▸ **Activity**
Without the images, write out the entries word for word.

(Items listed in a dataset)

++++++++++

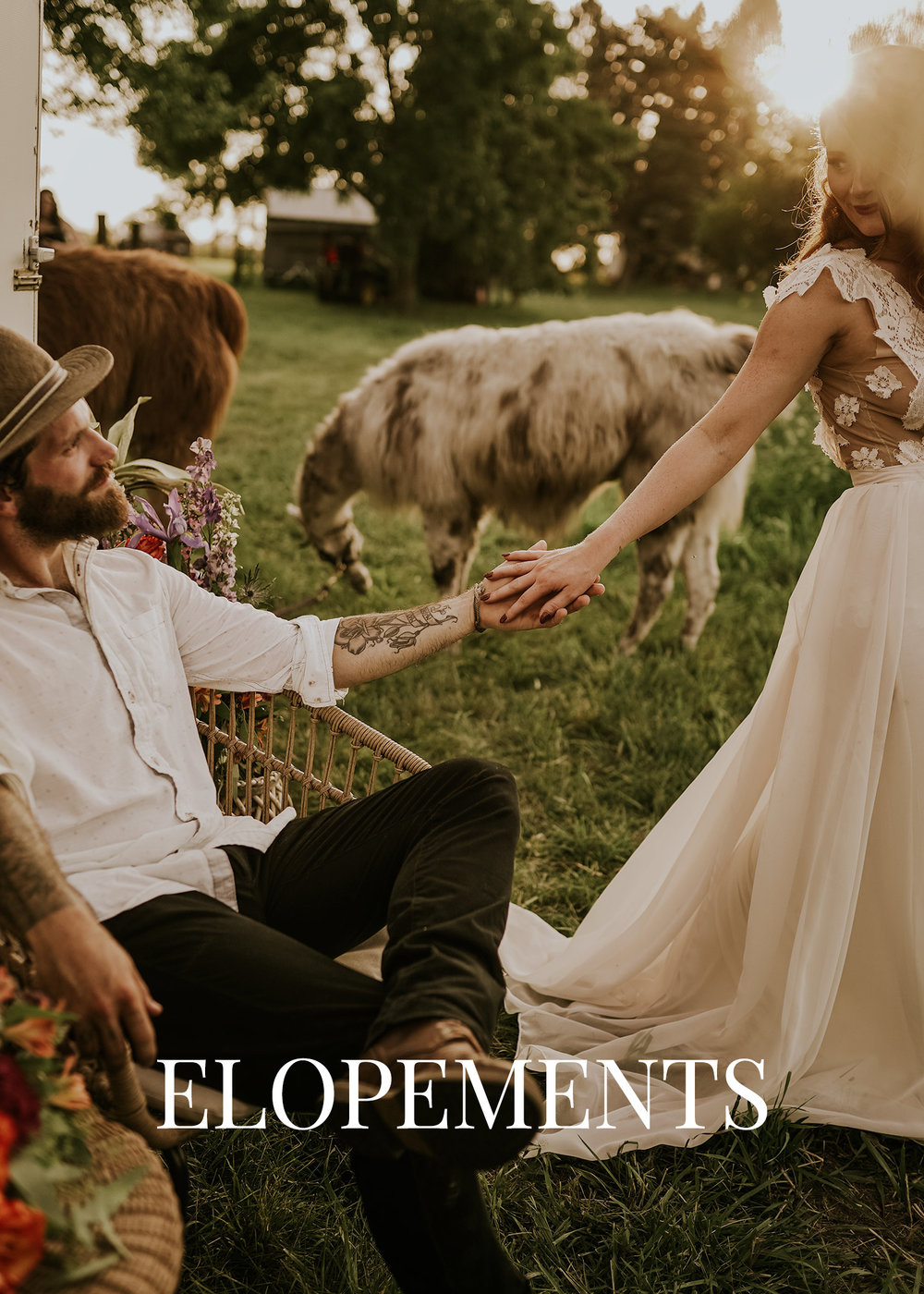 elopements-llama-country-wedding-raelyn-ramey-photography.jpg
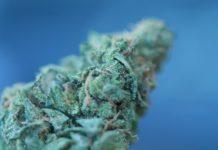 cogollo cannabis
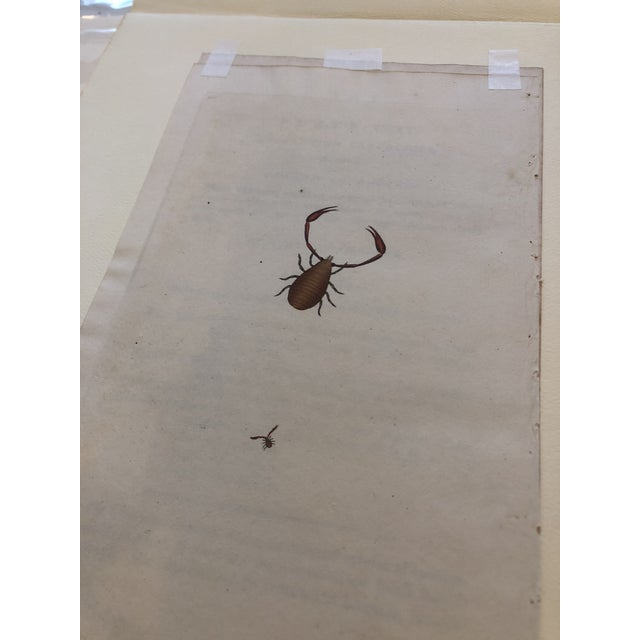 Early 19th Century 19th Century Insect Hand Colored Print For Sale - Image 5 of 7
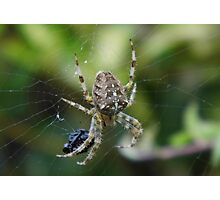 Spider with its Dinner Photographic Print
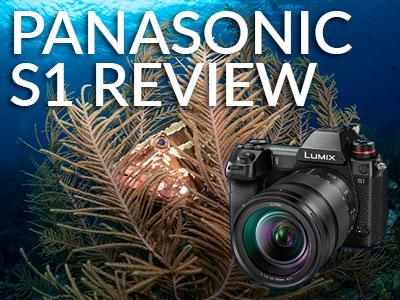 Panasonic_S1_Review_Dylan_Silver_Banner-Scubaboard-2.jpg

++++++++++

▸ **Worked solution**
 elopements-llama-country-wedding-raelyn-ramey-photography.jpg
 cogollo cannabis
 Early 19th Century 19th Century Insect Hand Colored Print For Sale - Image 5 of 7
 Spider with its Dinner Photographic Print
 Panasonic_S1_Review_Dylan_Silver_Banner-Scubaboard-2.jpg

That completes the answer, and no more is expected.